# Rail Truck??



## GnTRailroad (Apr 3, 2009)

I bought this rail truck! Seller said it was LGB but it has no markings have also tried to google it to find out more about it. Anyone else have one? Or know something about it? Runs great!

http://cgi.ebay.com/ws/eBayISAPI.dl...0628100844

Thanks,
George


----------



## Larry Green (Jan 2, 2008)

The ebay link will not come up, so I can't see it. But, try googling Delton--they made a nice 4-wheel railtruck about 20/25 years ago. 

Larry


----------



## Greg Elmassian (Jan 3, 2008)

You can try the link, and see the item number 170628100844 

go to ebay and enter the item number and you will see it... I've never seen that as an LGB item... most people selling LGB give the LGB part number. My guess is an LGB motor brick inside a truck. 

Greg


----------



## krs (Feb 29, 2008)

*****

• Brief: Reproduce the passage of the rail truck thread starting at "## Larry Green" and ending at "(Jan 3, 2008)", word for word.

• Supplied data:
*****

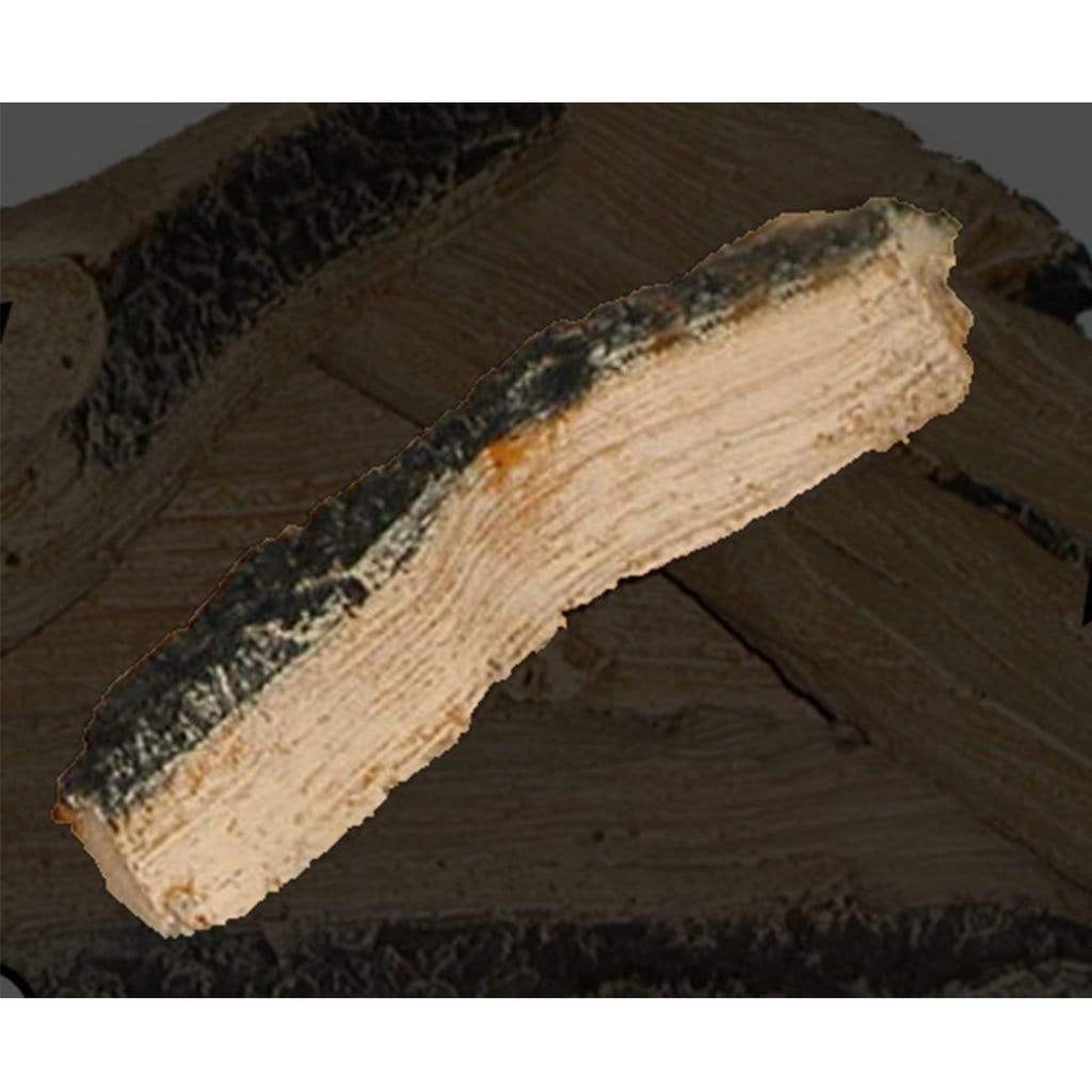 Hargrove 1509GO Western Pine Individual Log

*****

• Output for this exercise:
## Larry Green (Jan 2, 2008)

The ebay link will not come up, so I can't see it. But, try googling Delton--they made a nice 4-wheel railtruck about 20/25 years ago. 

Larry


----------



## Greg Elmassian (Jan 3, 2008)